_EXCERPT TO READ_
Tuesday, July 31, 2007

Don't get me started.

  • The temperature does not drop 40 degrees when you cross the border. It's called the metric system, the whole world uses it. Besides the US, there are only 2 or 3 third world countries that are still on Imperial measure. Get with the program.
  • Men who put their sunglasses on their heads. You can only pull that off if your gay. Ditto for flip flops.
  • Stop assuming I eat lobster every day. Dude, those things are expensive and they don't just roam free in the parking lot.
  • I have never even seen an igloo, let alone live in one. And the only dog sled I have ever seen was on TV.
  • Metrosexuals: Pick a fuckin' team.
  • It's called gun control, not oppression. If you see a guy with a pistol and he is not in uniform, he's a criminal. Simple.
  • CSI: They are always walking around with little flashlights. Why don't they ever turn a fuckin' light on?
  • No, Canadian is not the same as American. "Oh thank God you're American." "I am actually Canadian." "Same thing." Don't they teach you bigots geography?
  • No I can't see what you are doing, its a fuckin' telephone, can you see me?
  • Not all fat chicks are short, so why can't you make a pantleg for the rest of us. Shoulder pads don't fool anyone. I just look like a linebacker.

_INFORMATION SUPPLIED_
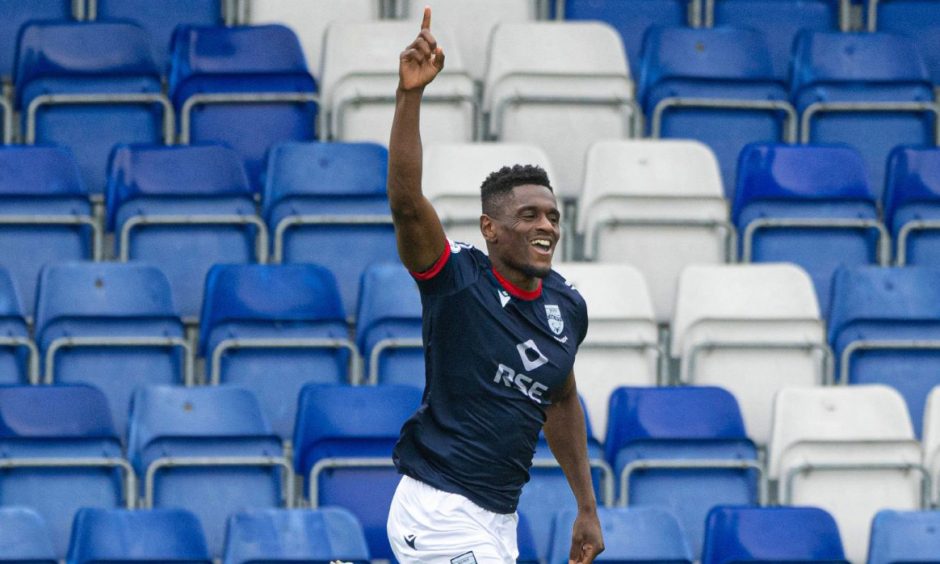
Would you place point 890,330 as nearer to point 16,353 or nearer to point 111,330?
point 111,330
...
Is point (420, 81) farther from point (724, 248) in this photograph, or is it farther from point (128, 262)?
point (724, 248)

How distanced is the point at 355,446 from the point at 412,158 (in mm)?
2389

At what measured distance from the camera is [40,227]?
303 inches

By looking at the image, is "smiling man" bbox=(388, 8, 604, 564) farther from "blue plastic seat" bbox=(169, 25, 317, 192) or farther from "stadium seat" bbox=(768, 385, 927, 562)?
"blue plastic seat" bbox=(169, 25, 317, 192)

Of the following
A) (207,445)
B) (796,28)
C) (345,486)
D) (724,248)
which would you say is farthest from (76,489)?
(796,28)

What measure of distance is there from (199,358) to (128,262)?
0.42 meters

_WORK TO COMPLETE_
In the "Don't get me started" post, where is the only dog sled the writer has ever seen?

_CORRECT ANSWER_
On TV.